Le sûr refuge
Les étoiles en fleur et la lune candide
Mirent leur froid regard dans le bassin des eaux
Et font luire, parmi les joncs et les roseaux.
L'étang plein de clarté que nul souffle ne ride.
Par les sentiers couverts, la chanson des amants
S'éteint. Leur double pas s'attarde sur la mousse.
Seule, j'entends rôder, dans l'ombre vague et douce,
Le nocturne troupeau des épouvantements.
La lune a peur d'errer toujours dans les ciels sombres,
Elle est pâle de voir toujours trembler les pins
Et d'entendre, mêlée à des soupirs humains.
L'eau gémir, prisonnière au lacis noir des ombres.
Les peupliers blafar'ds grelottent avec bruit.
Les grillons, les crapauds poussent de longues plaintes;
Troublant les vieux remords et ravivant les craintes,
Des morts mal éveillés trébuchent dans la nuit.
Un hibou monstrueux à la face hagarde
Frappe de son vol mou, nos vitres.
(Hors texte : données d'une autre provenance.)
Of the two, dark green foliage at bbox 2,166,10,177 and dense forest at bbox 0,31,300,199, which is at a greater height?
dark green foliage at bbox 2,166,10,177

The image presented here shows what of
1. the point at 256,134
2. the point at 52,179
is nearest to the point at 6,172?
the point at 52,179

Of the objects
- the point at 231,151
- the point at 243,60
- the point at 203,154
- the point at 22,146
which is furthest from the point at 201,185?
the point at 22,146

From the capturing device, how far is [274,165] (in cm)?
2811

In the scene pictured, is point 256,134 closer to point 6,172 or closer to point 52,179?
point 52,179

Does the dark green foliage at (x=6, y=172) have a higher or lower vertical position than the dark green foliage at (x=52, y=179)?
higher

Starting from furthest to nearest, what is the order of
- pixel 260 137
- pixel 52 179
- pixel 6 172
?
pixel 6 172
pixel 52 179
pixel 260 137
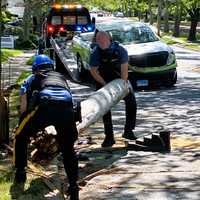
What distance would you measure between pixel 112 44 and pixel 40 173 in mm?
3041

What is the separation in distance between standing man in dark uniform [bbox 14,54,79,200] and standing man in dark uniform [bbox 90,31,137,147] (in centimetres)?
274

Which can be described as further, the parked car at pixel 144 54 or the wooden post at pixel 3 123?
the parked car at pixel 144 54

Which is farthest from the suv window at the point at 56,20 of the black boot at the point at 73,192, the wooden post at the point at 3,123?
the black boot at the point at 73,192

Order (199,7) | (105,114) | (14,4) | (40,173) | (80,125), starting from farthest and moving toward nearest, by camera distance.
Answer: (14,4) < (199,7) < (105,114) < (80,125) < (40,173)

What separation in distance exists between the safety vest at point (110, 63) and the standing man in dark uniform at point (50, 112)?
2.88m

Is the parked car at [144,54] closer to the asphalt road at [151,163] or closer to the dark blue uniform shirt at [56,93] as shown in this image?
the asphalt road at [151,163]

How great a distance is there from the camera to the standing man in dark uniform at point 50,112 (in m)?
6.75

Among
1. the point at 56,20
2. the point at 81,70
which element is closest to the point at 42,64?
the point at 81,70

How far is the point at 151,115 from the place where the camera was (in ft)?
41.7

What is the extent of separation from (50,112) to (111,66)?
11.3 ft

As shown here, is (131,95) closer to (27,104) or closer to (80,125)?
(80,125)

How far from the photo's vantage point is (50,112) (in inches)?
267

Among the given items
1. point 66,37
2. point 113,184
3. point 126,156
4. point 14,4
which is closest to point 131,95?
point 126,156

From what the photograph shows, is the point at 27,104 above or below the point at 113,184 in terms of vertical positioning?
above
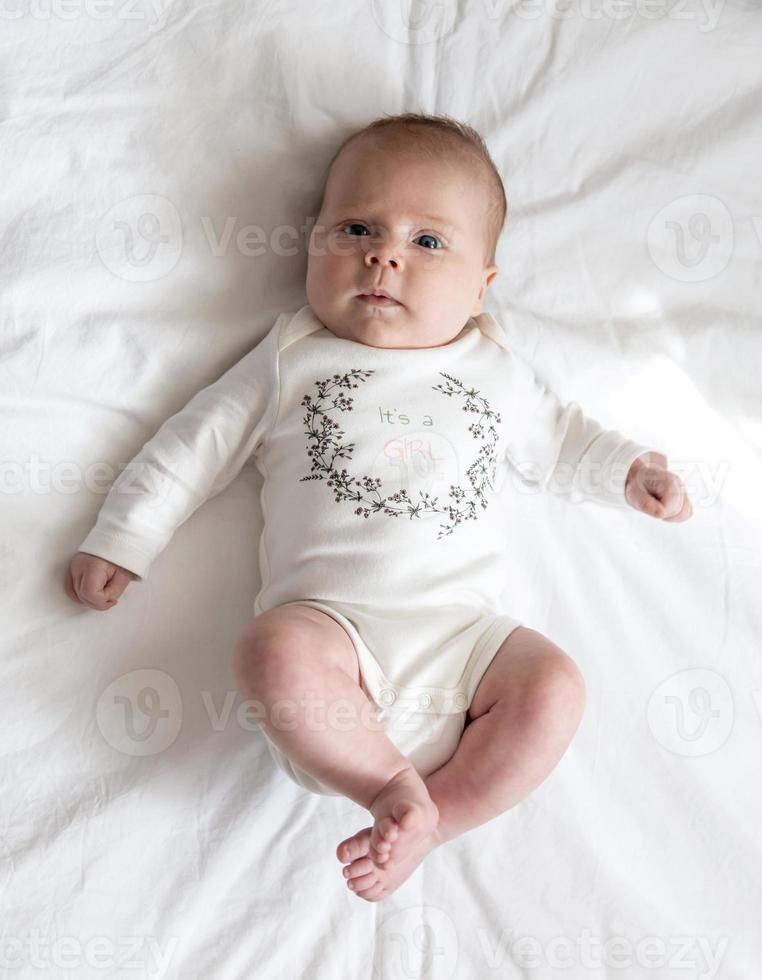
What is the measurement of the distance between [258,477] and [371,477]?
190 millimetres

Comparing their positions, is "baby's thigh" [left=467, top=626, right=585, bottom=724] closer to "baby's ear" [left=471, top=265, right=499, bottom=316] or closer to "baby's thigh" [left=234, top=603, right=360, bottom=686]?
"baby's thigh" [left=234, top=603, right=360, bottom=686]

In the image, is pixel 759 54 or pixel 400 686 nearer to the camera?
pixel 400 686

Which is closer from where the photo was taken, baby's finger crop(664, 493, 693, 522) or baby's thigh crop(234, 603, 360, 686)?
baby's thigh crop(234, 603, 360, 686)

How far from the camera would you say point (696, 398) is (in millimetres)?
1533

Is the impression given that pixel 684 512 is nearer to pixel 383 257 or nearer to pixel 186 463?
pixel 383 257

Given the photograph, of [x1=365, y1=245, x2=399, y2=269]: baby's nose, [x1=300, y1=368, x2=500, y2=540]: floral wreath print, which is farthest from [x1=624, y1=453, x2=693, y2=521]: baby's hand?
[x1=365, y1=245, x2=399, y2=269]: baby's nose

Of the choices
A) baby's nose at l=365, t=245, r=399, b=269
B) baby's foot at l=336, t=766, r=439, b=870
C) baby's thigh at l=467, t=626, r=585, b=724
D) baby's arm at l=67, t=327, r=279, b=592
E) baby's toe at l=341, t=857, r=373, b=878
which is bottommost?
baby's toe at l=341, t=857, r=373, b=878

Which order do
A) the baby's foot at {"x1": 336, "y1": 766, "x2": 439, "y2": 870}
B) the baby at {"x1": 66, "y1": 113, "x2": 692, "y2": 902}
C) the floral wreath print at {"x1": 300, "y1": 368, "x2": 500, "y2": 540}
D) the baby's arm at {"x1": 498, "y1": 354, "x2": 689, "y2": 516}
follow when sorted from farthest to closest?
the baby's arm at {"x1": 498, "y1": 354, "x2": 689, "y2": 516} < the floral wreath print at {"x1": 300, "y1": 368, "x2": 500, "y2": 540} < the baby at {"x1": 66, "y1": 113, "x2": 692, "y2": 902} < the baby's foot at {"x1": 336, "y1": 766, "x2": 439, "y2": 870}

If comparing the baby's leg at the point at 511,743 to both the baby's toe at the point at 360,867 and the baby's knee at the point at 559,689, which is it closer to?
the baby's knee at the point at 559,689

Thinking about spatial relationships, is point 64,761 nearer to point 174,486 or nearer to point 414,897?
point 174,486

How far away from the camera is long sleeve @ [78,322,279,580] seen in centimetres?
130

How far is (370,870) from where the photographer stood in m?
1.13

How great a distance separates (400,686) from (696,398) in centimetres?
65

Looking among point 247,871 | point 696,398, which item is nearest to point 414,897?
point 247,871
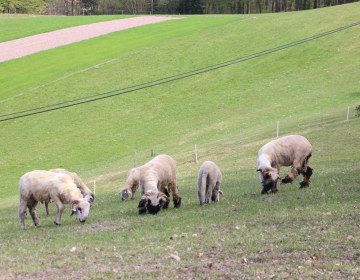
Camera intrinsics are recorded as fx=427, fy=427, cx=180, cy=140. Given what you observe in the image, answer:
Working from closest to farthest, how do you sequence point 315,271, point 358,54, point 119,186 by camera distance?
point 315,271 < point 119,186 < point 358,54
Que veut-il?...
Il passe : À l'Orient où vibre un feu subtil,
Le visage du ciel est tout changé. Regarde.
Sur des brumes couleur de perle, frais coussin.
Le soleil nouveau-né s'éveille du mystère ;
Telle on voit se gonfler sur l'étang solitaire
La fleur du nymphéa, ronde comme un beau sein.
Voici le jour. Les nids le chantent, dans le saule.
Les fantômes vont fuir devant le dieu vainqueur,
Cache-moi dans tes bras et tout près de ton cœur,
Je veux dormir longtemps, le front sur ton épaule.
J'adore ta tristesse et ta grâce farouche
Quand tu viens, au Printemps, dans les arbres en fleur,
Poser ta face claire où l'Avril met sa bouche,
Tel, entre ses doigts blancs, rit un enfant boudeur.
Dans l'Automne joyeux, succédant aux soirs fauves,
Tu te lèves ardente et rouge, à l'Orient,
Puis, dans la brume pâle aux discrètes alcôves,
Sur des nuages frais, tu dors en souriant.
Je t'aime plus encore en un ciel sans nuées
Quand tu luis seule, au balcon bleu des nuits d'été.
Laissant tomber au vent tes robes dénouées,
Tu mires, dans les eaux sereines, ta beauté.
Et la source emplit l'air de chansons amoureuses
Qui s'éteignent parfois en longs soupirs pâmés;
Les forts parfums vers toi montent des fleurs heureuses,
Enivrés de blancheur, les lys se sont fermés.
Sans cesse variant tes formes adorables,
Arc aux flèches d'argent, visage aux calmes yeux,
Tu visites, la nuit, les hommes misérables,
Tu cueilles nos soupirs pour les porter aux cieux.
Par les rangs inclinés des roseaux taciturnes,
Tu vas, magnifiant les flots aux larges plis;
Dans les cœurs languissants et sur les eaux nocturnes,
Ton regard fait germer des floraisons de lys.
CHANTS DU SILENCE
La forêt de Juin tressaille sous la nuit.
Des pas furtifs ont ployé l'herbe des allées
Et de confuses voix, sous les grottes voilées,
Disent tout bas des mots au vent jaseur qui fuit.
Le lac, parmi les branches basses, dort et luit,
Coupe de sombre azur aux vagues étoilées,
Et la chanson des eaux, par grandes envolées,
Domine la chanson du feuillage qui bruit.
L'haleine des foins mûrs enivre la nuit douce ;
Un long frémissement berce les nids de mousse
Que l'arbre paternel couve. D'un noir rameau
Part le cri velouté de la hulotte brune
Et, sanglot résumant ces soupirs, le jet d'eau
Tend son beau front qui penche aux baisers de la lune.